Author: Karen R. Jones
Publisher: University Press of Colorado
Published: 2016-01-02
Total Pages: 379
ISBN-13: 1457197545
DOWNLOAD EBOOK"Whether fulfilling subsistence needs or featured in stories of grand adventure, hunting loomed large in the material and the imagined landscape of the nineteenth-century West. Epiphany in the Wilderness explores the social, political, economic, and environmental dynamics of hunting on the frontier in three “acts,” using performance as a trail guide and focusing on the production of a “cultural ecology of the chase” in literature, art, photography, and taxidermy.Using the metaphor of the theater, Jones argues that the West was a crucial stage that framed the performance of the American character as an independent, resourceful, resilient, and rugged individual. The leading actor was the all-conquering masculine hunter hero, the sharpshooting man of the wilderness who tamed and claimed the West with each provident step. Women were also a significant part of the story, treading the game trails as plucky adventurers and resilient homesteaders and acting out their exploits in autobiographical accounts and stage shows.Epiphany in the Wilderness informs various academic debates surrounding the frontier period, including the construction of nature as a site of personal challenge, gun culture, gender adaptations and the crafting of the masculine wilderness hero figure, wildlife management and consumption, memorializing and trophy-taking, and the juxtaposition of a closing frontier with an emerging conservation movement."

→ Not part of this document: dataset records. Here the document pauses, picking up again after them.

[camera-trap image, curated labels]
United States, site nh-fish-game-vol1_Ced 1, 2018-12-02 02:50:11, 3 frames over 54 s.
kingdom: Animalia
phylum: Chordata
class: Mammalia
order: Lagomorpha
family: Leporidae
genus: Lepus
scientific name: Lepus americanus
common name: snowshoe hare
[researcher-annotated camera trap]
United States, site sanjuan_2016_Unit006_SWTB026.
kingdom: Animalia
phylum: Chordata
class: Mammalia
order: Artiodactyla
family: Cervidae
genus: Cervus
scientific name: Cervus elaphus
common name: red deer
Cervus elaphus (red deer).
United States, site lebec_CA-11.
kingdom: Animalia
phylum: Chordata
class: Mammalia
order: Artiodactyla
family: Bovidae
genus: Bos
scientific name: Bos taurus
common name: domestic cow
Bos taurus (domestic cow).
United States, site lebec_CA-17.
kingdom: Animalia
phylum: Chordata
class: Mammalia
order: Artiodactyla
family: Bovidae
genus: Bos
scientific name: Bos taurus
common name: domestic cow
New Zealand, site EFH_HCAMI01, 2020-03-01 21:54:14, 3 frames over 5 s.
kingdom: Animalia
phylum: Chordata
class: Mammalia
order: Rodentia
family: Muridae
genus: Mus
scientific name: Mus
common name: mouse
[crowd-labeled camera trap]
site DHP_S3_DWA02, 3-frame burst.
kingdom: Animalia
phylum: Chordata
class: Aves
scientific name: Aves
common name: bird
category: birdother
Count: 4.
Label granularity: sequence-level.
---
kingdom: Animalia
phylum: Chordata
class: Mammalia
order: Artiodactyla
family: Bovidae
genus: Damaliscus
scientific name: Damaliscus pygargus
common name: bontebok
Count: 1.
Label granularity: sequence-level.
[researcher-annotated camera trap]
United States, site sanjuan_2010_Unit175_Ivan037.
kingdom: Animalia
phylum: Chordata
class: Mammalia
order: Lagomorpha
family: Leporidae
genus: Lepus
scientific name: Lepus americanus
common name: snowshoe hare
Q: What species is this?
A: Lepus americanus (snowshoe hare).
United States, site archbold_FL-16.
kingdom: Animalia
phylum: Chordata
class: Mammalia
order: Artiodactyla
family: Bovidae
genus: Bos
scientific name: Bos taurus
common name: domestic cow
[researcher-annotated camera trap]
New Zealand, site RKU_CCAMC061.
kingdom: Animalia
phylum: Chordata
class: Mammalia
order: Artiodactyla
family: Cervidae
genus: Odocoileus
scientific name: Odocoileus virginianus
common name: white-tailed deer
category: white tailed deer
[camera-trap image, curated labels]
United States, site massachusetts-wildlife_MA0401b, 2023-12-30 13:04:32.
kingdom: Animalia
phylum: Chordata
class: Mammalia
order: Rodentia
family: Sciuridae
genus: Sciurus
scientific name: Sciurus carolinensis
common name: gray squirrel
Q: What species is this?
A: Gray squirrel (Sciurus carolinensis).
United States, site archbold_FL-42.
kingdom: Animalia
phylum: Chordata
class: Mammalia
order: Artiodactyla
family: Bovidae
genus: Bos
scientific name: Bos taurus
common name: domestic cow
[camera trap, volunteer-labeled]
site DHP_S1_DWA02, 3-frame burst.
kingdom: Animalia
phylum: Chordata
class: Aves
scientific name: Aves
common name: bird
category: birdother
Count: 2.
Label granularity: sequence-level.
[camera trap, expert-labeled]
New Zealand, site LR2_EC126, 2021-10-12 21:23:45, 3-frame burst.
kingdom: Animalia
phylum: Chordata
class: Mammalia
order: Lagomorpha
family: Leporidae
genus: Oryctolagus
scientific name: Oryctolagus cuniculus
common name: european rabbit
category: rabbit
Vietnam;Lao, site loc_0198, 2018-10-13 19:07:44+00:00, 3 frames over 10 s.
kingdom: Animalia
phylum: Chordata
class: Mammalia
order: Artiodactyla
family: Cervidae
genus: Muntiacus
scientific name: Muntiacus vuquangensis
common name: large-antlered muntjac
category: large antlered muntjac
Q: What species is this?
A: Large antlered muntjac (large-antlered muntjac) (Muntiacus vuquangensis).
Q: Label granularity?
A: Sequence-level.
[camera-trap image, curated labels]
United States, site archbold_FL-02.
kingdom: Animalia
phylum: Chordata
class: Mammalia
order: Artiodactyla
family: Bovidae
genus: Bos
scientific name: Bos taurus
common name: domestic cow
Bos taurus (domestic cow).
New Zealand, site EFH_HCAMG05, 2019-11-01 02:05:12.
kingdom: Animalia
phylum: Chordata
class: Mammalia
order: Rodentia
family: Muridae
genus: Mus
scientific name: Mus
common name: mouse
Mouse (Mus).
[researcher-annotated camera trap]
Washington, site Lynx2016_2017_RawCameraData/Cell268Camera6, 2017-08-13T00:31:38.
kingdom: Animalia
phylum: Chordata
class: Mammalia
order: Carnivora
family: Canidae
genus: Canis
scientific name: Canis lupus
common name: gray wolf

Author: New Zealand. Parliament. Library
Publisher:
Published: 1897
Total Pages: 546
ISBN-13:
DOWNLOAD EBOOKAuthor: Ada B. Nisbet
Publisher: Univ of California Press
Published: 2001-06-07
Total Pages: 548
ISBN-13: 0520098110
DOWNLOAD EBOOKThis bibliography of more than three thousand entries, often extensively annotated, lists books and pamphlets that illuminate evolving British views on the United States during a period of great change on both sides of the Atlantic. Subjects addressed in various decades include slavery and abolitionism, women's rights, the Civil War, organized labor, economic, cultural, and social behavior, political and religious movements, and the "American" character in general.